Problem to work on ▸ Your task is to quote the material that follows, in full and exactly.

Data lines ▸
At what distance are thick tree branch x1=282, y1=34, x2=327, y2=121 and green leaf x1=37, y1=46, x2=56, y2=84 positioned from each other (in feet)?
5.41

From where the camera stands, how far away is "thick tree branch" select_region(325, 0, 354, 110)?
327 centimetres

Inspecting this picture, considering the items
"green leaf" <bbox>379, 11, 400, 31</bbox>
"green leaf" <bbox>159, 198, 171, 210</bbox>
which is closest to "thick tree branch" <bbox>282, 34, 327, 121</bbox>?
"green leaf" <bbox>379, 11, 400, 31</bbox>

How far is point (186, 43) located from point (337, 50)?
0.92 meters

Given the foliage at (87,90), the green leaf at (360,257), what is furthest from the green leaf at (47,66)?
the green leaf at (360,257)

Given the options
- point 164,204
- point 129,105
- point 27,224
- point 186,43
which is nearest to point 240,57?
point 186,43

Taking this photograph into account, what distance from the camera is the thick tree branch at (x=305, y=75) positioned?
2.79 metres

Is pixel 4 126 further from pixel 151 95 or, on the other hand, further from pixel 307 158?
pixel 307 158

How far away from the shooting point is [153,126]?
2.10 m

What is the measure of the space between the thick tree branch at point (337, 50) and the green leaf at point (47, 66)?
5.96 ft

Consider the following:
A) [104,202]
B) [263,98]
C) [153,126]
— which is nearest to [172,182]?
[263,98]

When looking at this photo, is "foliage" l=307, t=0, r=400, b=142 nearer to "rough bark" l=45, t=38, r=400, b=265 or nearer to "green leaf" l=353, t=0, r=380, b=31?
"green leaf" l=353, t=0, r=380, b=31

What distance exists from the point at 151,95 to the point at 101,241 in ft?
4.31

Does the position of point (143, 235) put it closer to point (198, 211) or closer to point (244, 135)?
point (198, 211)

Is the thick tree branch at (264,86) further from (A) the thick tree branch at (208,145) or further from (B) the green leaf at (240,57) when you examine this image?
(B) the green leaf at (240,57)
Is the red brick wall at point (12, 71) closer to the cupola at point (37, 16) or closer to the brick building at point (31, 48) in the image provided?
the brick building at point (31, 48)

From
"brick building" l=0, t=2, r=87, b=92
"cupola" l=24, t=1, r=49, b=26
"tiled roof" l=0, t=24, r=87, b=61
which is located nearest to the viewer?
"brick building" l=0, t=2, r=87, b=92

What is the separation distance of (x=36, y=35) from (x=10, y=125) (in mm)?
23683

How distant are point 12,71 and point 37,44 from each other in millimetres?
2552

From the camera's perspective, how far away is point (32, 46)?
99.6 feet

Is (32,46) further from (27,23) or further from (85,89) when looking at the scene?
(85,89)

Reply ▸
At what distance are thick tree branch x1=282, y1=34, x2=327, y2=121 and green leaf x1=37, y1=46, x2=56, y2=84 positioned from each other (in feet)?
5.41

From where the camera stands, how far away is "thick tree branch" select_region(325, 0, 354, 110)?
327 centimetres

Inspecting this picture, considering the items
"green leaf" <bbox>379, 11, 400, 31</bbox>
"green leaf" <bbox>159, 198, 171, 210</bbox>
which is closest to "thick tree branch" <bbox>282, 34, 327, 121</bbox>?
"green leaf" <bbox>379, 11, 400, 31</bbox>

How far is point (186, 43) located from point (337, 50)?
0.92 meters

Given the foliage at (87,90), the green leaf at (360,257), what is furthest from the green leaf at (47,66)?
the green leaf at (360,257)

Given the options
- point 164,204
- point 129,105
- point 27,224
- point 186,43
which is nearest to point 240,57?
point 186,43

Taking this photograph into account, what distance from the camera is the thick tree branch at (x=305, y=75) positioned?
2.79 metres

Is pixel 4 126 further from pixel 151 95 or, on the other hand, further from pixel 307 158?
pixel 307 158

How far away from the shooting point is [153,126]?
2.10 m

What is the measure of the space between the thick tree branch at point (337, 50) and the green leaf at point (47, 66)?
5.96 ft

Consider the following:
A) [104,202]
B) [263,98]
C) [153,126]
— which is nearest to [172,182]?
[263,98]

When looking at this photo, is "foliage" l=307, t=0, r=400, b=142 nearer to "rough bark" l=45, t=38, r=400, b=265 or nearer to "green leaf" l=353, t=0, r=380, b=31?
"green leaf" l=353, t=0, r=380, b=31

What distance exists from the point at 151,95 to the point at 101,241 in ft?
4.31

Does the position of point (143, 235) put it closer to point (198, 211) or closer to point (244, 135)?
point (198, 211)

Is the thick tree branch at (264,86) further from (A) the thick tree branch at (208,145) or further from (B) the green leaf at (240,57) when you examine this image?
(B) the green leaf at (240,57)
Is the red brick wall at point (12, 71) closer to the cupola at point (37, 16) or closer to the brick building at point (31, 48) in the image provided?
the brick building at point (31, 48)

From
"brick building" l=0, t=2, r=87, b=92
"cupola" l=24, t=1, r=49, b=26
"tiled roof" l=0, t=24, r=87, b=61
which is located nearest to the viewer?
"brick building" l=0, t=2, r=87, b=92

What is the separation distance of (x=36, y=35) from (x=10, y=125) (in mm)?
23683

How distant are point 12,71 and point 37,44 from each other in millimetres?
2552

From the camera's perspective, how far away is point (32, 46)?
99.6 feet

Is (32,46) further from (27,23) or further from (85,89) when looking at the scene?
(85,89)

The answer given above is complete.